Renvoyez à l'identique l'ensemble des lignes ci-dessous, en omettant les images.

══════════════════════════════

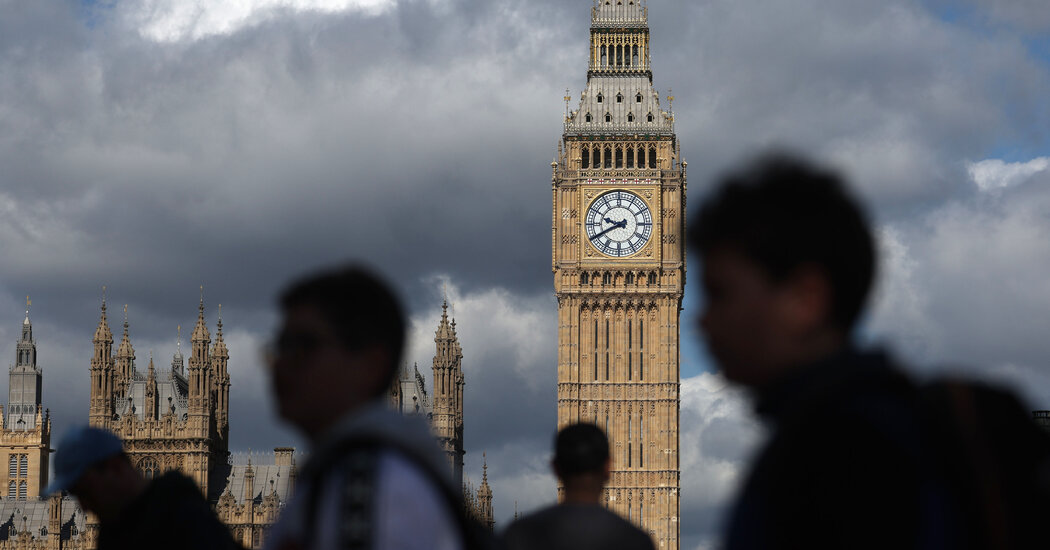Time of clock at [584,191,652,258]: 9:40
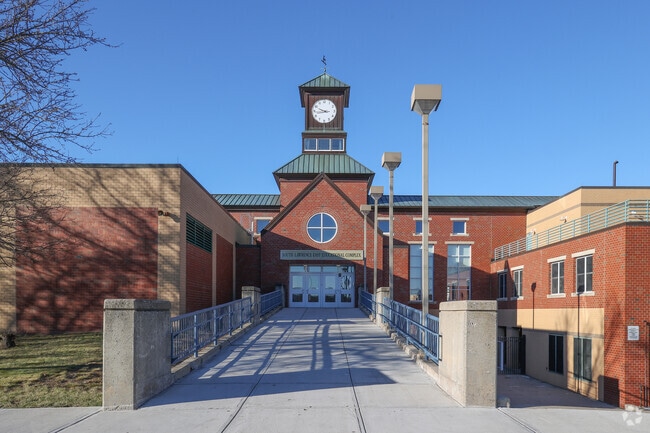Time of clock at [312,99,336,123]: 9:43
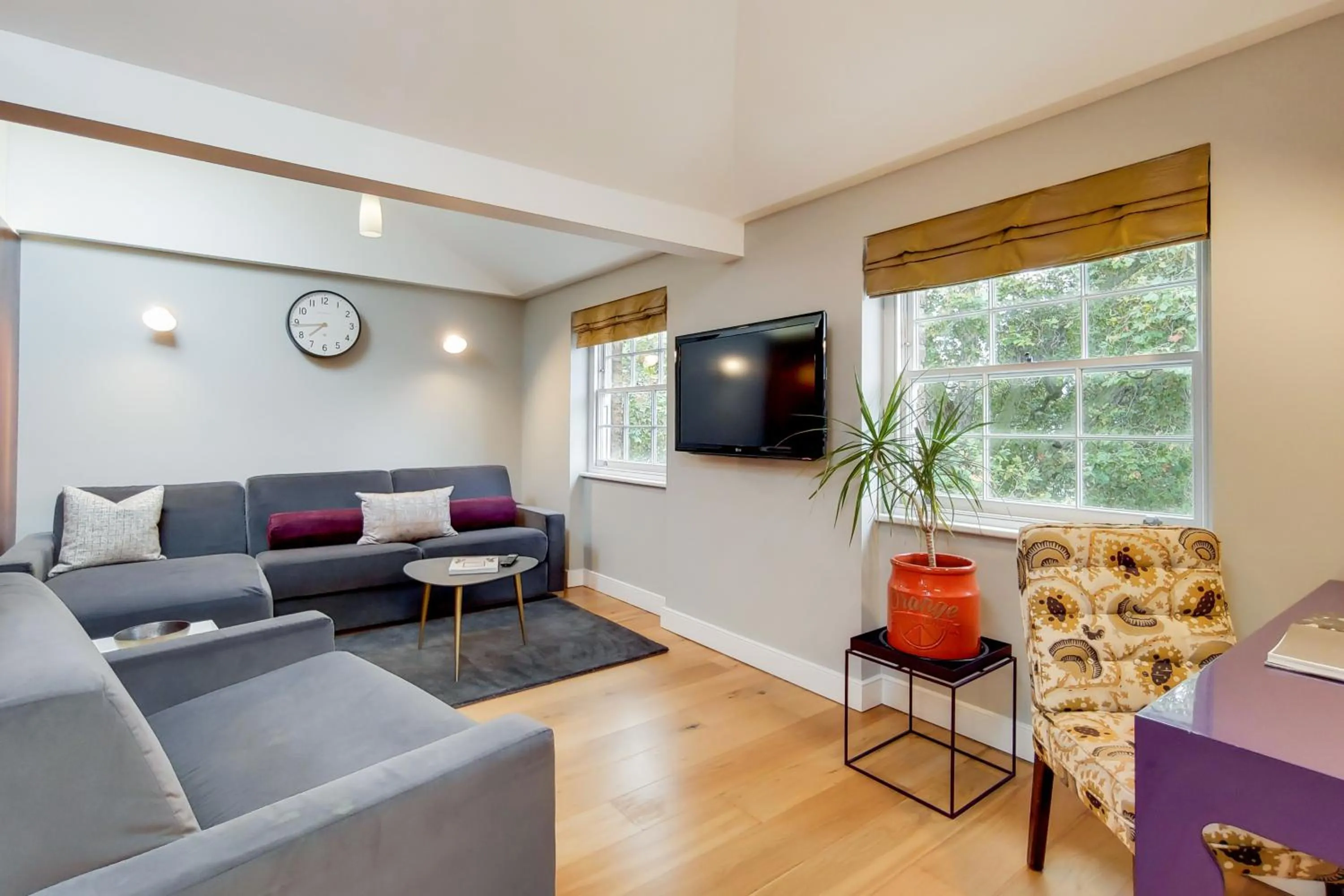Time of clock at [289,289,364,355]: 7:43
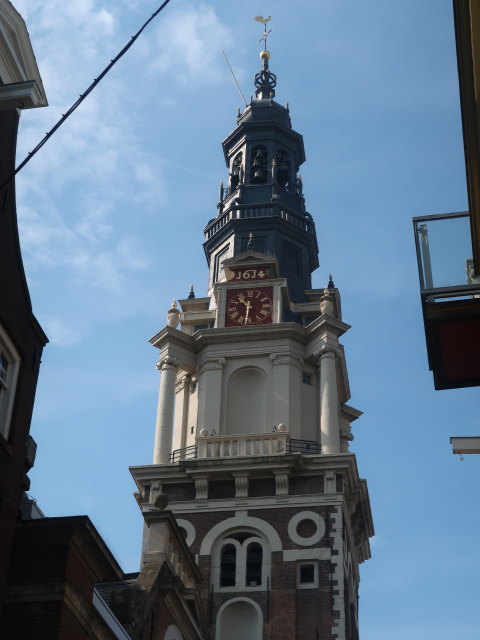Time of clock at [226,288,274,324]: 10:31
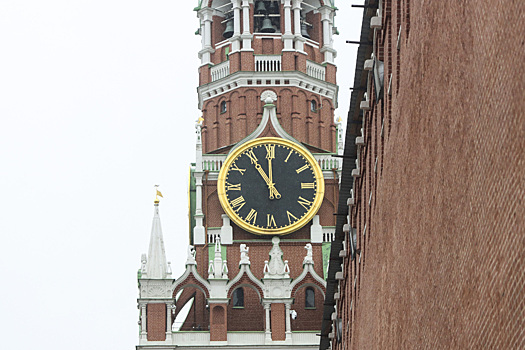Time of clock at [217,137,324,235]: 10:59
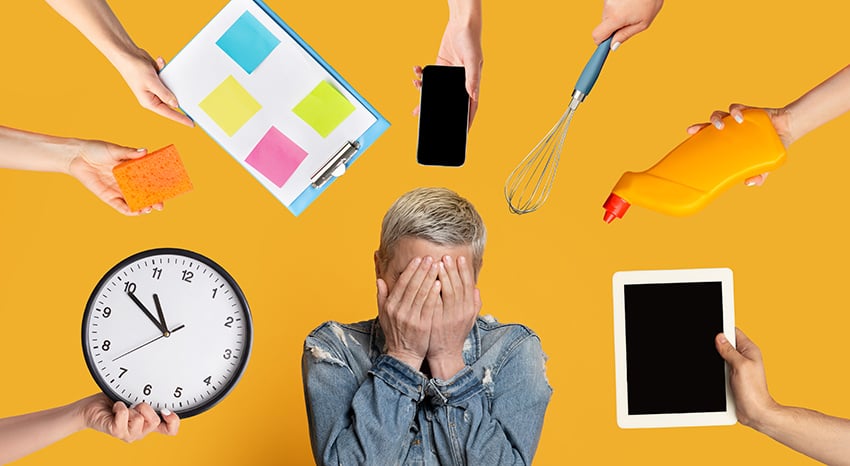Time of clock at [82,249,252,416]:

══════════════════════════════

## Résultat de l'exercice:
Time of clock at [584,191,652,258]: 9:40
Time of clock at [312,99,336,123]: 9:43
Time of clock at [289,289,364,355]: 7:43
Time of clock at [226,288,274,324]: 10:31
Time of clock at [217,137,324,235]: 10:59
Time of clock at [82,249,252,416]:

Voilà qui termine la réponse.